Andretti has tempered Veach’s need for speed just a bit.

“Here, I want to be the fastest guy,” Veach said. “Michael keeps reminding me constantly, ‘Dude, you are doing a good job; stop pushing so hard.’”

Veach admitted he had learned plenty at Belle Isle over a two-race weekend, which tested every driver’s endurance and concentration.

He kept pace with teammate Marco Andretti much of Race 2 on Sunday, with Andretti finishing ninth.

“Him and I were having some fun,” said Veach. “I was out of push-to-pass and my tires were gone, so I lost two spots on the last lap. That’s kind of painful.”

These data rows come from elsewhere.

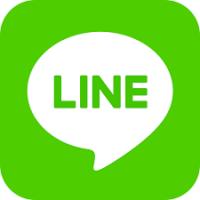 Descargar Line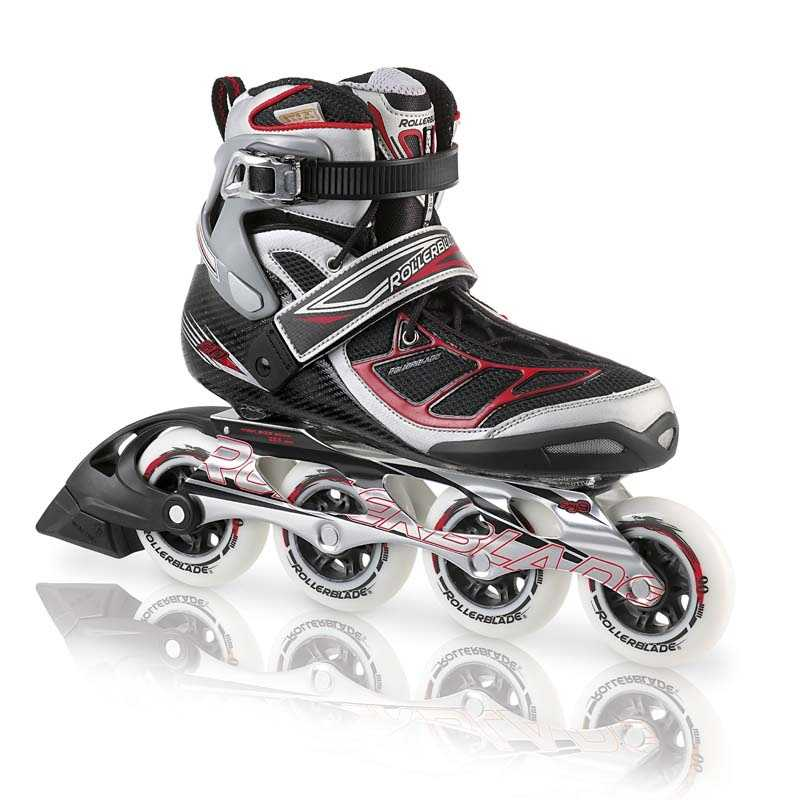 About 11,800 pairs of Rollerblade Tempest Inline Skates are being recalled because of a fall hazard. Read the full story
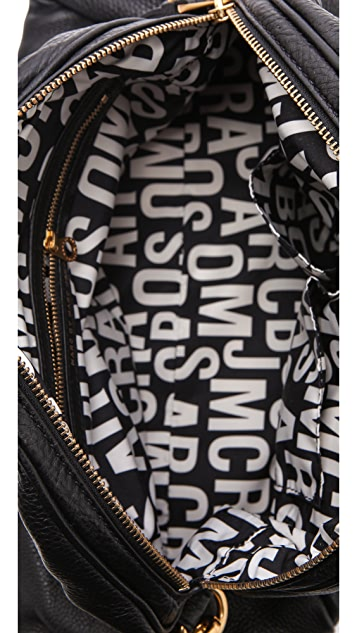 Marc by Marc Jacobs Classic Q Baby Aidan Bag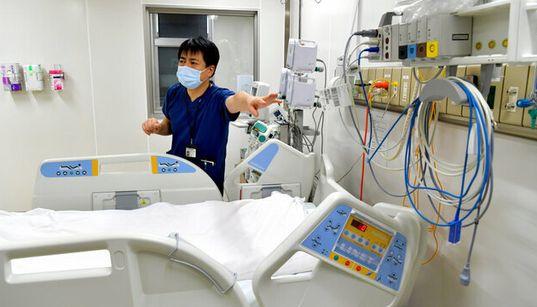 「この1~2週が瀬戸際」 新型コロナウイルスで専門家会議が見解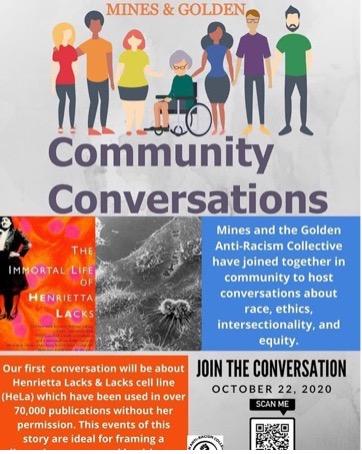Community Conversations - Spring Event 2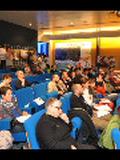 Journées du patrimoine 2016 -Conférence Jean-Paul Bravard - Histoire du Rhône, un avenir à écrire ensemble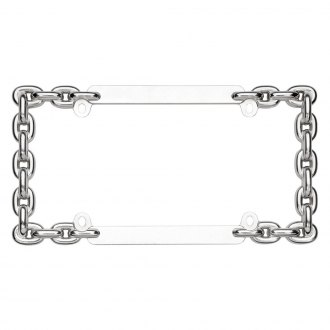 Cruiser® - Chain Chrome License Frame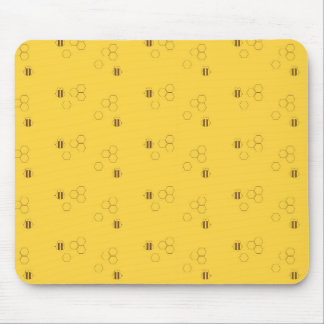 Bee Honeycomb Pattern Mouse Pad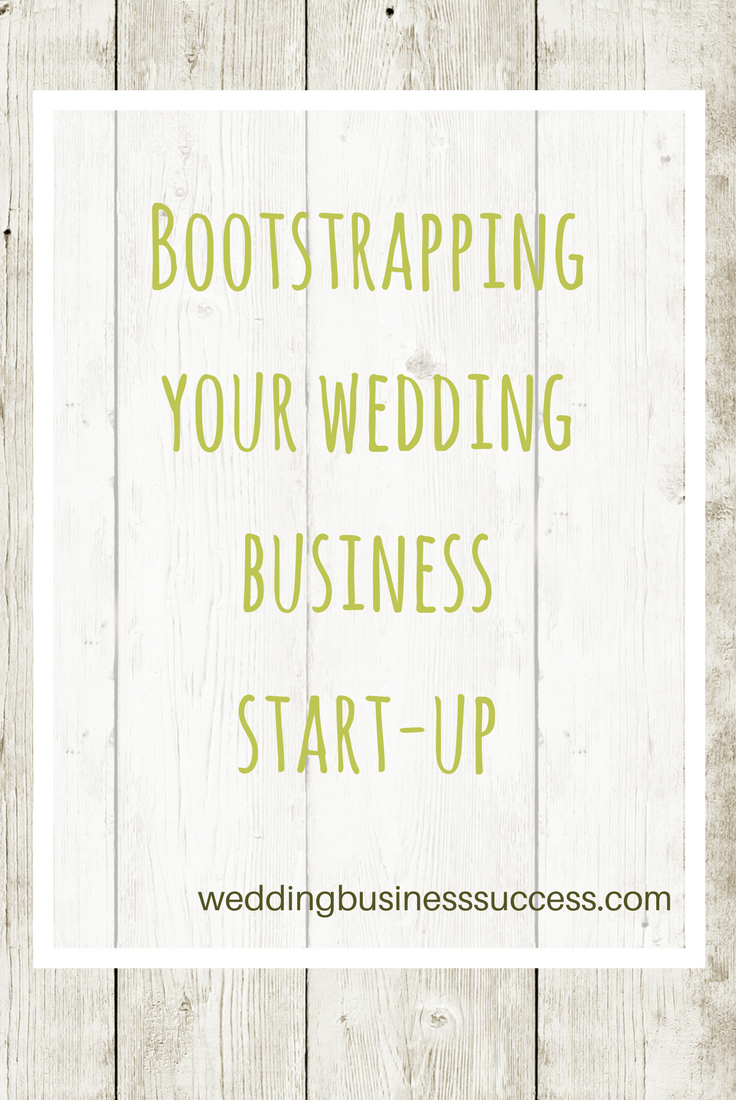 How to start a wedding business with limited funds. Learn where to be frugal without skimping on the important things.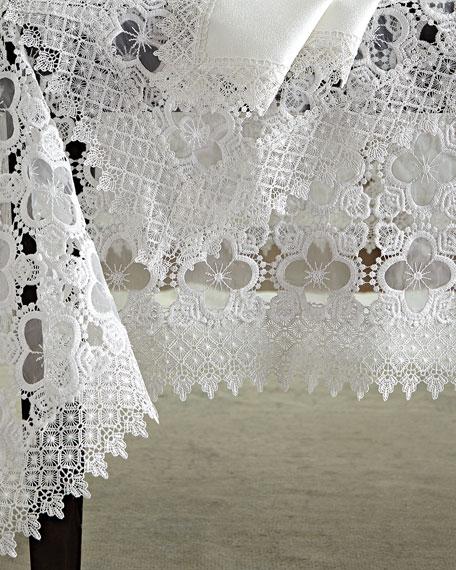 """Gia 72"""" x 90"""" Tablecloth & 8 Napkins"""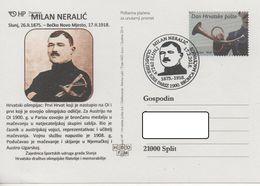 Croatia, Olympic Games Paris 1900, M. Neralic Bronze Medal - Fencing - Summer 1900: Paris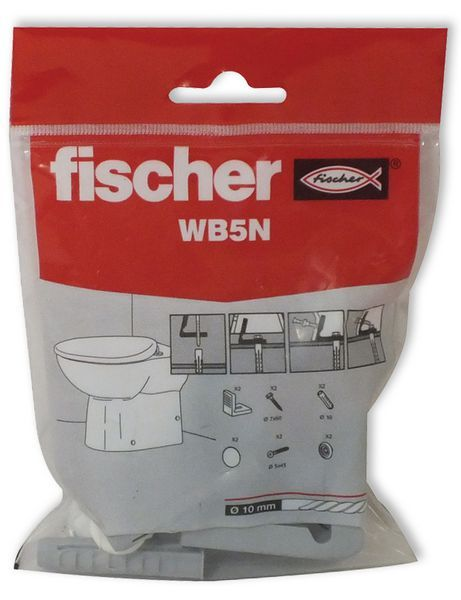 Fischer WB5NRES w/c pan side fixing set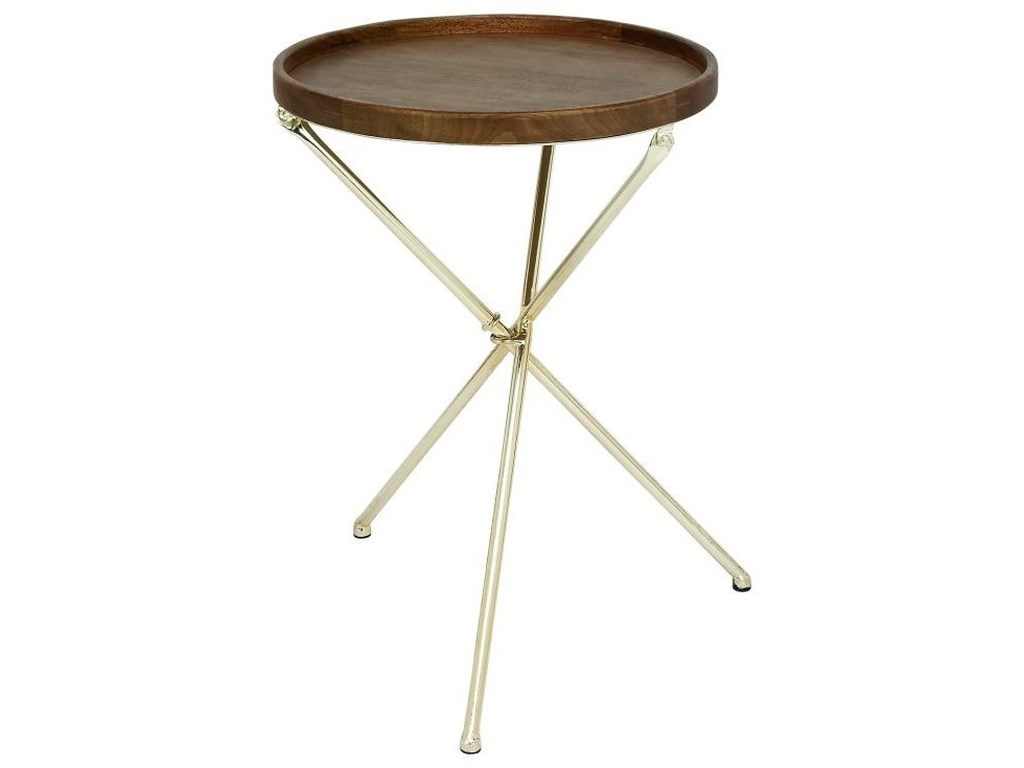 UMA Enterprises, Inc. Accent FurnitureMetal/Wood Tray Table
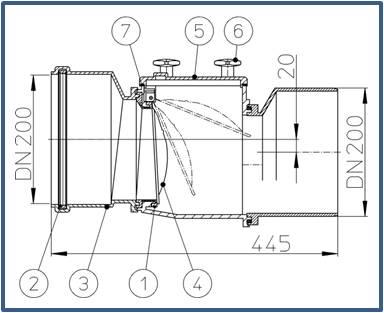 Механический канализационный затвор HL720
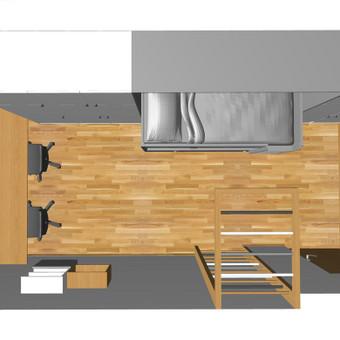 URVAS _ interjero studija / Aistė Majauskaitė / Darbų pavyzdys ID 604821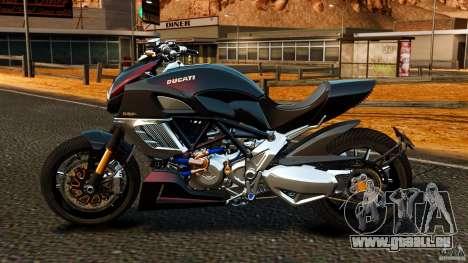 Ducati Diavel Carbon 2011 für GTA 4 linke Ansicht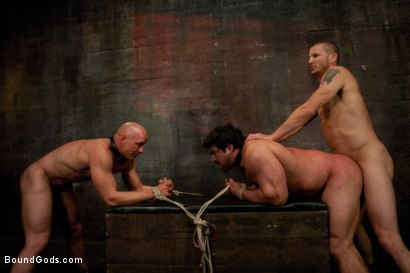 Photo number 14 from You can't hurt me with that, Sir. <br> Live Shoot shot for Bound Gods on Kink.com. Featuring Chad Rock, Vince Ferelli, Brenn Wyson and Van Darkholme in hardcore BDSM & Fetish porn.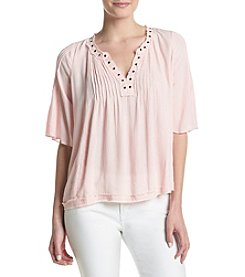 Hippie Laundry Grommet Trim Blouse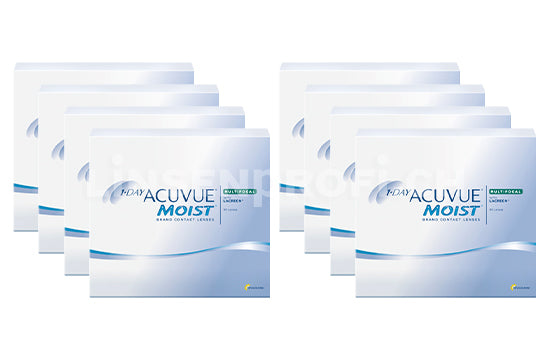 1-Day Acuvue Moist Multifocal (2x360 Stück), SPARPAKET 12 Monate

Despite beating the likes of 2017 series champion Josef Newgarden and veterans James Hinchcliffe and Takuma Sato to the finish in Race 2, Veach vowed to come back to Belle Isle stronger next year.

“Look, I’m ready to do it all over again,” he said. “But the main thing is, honestly, it was a really tough race weekend and halfway during the second one, I wasn’t keeping up with the car as well as I would like to. I think that is some of the reason we started having some drop-off. I’ve got to get a little stronger physically.”

Veach and the rest of the Verizon IndyCar Series drivers head to Texas Motor Speedway this week for the DXC Technology 600. NBCSN has live coverage of both qualifying (4 p.m. ET Friday) and the 248-lap race (8 p.m. Saturday).